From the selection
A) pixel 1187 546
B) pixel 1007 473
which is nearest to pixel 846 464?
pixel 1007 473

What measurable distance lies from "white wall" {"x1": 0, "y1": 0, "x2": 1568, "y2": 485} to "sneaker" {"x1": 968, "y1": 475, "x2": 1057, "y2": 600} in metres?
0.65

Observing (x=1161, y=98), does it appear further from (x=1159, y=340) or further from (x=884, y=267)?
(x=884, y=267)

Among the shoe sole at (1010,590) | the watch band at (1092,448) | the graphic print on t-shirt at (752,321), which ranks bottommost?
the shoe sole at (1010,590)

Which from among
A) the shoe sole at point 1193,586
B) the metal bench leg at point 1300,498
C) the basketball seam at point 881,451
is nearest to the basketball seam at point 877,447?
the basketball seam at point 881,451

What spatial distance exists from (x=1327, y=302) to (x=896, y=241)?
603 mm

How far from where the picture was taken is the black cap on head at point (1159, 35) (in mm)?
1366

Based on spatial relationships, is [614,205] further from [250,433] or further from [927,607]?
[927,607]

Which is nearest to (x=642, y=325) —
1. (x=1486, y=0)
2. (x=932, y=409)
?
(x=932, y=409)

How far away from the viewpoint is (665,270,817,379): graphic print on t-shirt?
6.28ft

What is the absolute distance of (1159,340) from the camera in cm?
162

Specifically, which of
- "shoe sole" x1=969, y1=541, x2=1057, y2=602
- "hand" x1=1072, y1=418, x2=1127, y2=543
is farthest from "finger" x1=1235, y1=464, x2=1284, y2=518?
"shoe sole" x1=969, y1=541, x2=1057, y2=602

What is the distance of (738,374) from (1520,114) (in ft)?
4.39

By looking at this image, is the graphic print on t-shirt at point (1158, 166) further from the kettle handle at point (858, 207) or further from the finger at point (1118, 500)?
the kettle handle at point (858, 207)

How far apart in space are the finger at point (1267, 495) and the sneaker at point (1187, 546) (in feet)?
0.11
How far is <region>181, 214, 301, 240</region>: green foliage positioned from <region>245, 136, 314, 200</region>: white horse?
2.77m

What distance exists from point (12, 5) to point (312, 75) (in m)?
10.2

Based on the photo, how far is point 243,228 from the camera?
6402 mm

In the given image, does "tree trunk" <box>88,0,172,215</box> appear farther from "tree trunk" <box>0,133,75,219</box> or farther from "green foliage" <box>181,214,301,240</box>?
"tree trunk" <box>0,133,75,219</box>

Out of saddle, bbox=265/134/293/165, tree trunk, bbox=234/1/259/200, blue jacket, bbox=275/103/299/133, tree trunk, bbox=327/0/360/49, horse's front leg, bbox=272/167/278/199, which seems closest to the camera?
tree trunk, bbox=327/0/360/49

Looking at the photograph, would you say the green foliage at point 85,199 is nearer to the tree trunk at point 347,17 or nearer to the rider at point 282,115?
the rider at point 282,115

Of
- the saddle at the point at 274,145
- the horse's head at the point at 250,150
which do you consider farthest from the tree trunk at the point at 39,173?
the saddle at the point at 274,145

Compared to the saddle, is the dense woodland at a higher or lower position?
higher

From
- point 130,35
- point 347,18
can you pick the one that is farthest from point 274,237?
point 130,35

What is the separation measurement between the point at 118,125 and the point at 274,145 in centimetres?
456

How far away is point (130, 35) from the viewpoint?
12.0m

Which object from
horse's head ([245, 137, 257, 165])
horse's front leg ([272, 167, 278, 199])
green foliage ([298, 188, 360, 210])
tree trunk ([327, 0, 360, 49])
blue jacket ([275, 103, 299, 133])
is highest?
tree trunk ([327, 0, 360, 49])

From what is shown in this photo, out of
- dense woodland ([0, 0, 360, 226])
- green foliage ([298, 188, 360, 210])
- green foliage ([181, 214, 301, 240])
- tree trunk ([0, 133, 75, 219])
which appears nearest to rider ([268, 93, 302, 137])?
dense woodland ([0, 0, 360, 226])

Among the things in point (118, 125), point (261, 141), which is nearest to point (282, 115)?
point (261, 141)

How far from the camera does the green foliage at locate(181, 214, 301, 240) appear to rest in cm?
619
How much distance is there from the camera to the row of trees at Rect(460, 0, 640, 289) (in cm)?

===

Short task = Retype, exactly and only, the lines running from the one with "Looking at the" through the final line of the listing above.

Exercise output =
Looking at the photograph, would you say the green foliage at point 85,199 is nearer to the tree trunk at point 347,17 or nearer to the rider at point 282,115?
the rider at point 282,115

Of
- the saddle at the point at 274,145
- the horse's head at the point at 250,150
which do you consider farthest from the tree trunk at the point at 39,173?
the saddle at the point at 274,145

Compared to the saddle, is the dense woodland at a higher or lower position?
higher

From
- point 130,35
- point 347,18
can you pick the one that is farthest from point 274,237?
point 130,35

What is the separation measurement between the point at 118,125 and the point at 274,145 in centimetres?
456

How far away is point (130, 35) from the viewpoint?
12.0m

Which object from
horse's head ([245, 137, 257, 165])
horse's front leg ([272, 167, 278, 199])
green foliage ([298, 188, 360, 210])
tree trunk ([327, 0, 360, 49])
blue jacket ([275, 103, 299, 133])
is highest?
tree trunk ([327, 0, 360, 49])

From what is shown in this photo, out of
- dense woodland ([0, 0, 360, 226])
- green foliage ([298, 188, 360, 210])
- green foliage ([181, 214, 301, 240])
- tree trunk ([0, 133, 75, 219])
which appears nearest to rider ([268, 93, 302, 137])?
dense woodland ([0, 0, 360, 226])

Among the things in point (118, 125), point (261, 141), which is nearest to point (282, 115)?
point (261, 141)

How far from the camera does the green foliage at locate(181, 214, 301, 240) appear to rest in cm?
619
How much distance is there from the camera to the row of trees at Rect(460, 0, 640, 289) (in cm)?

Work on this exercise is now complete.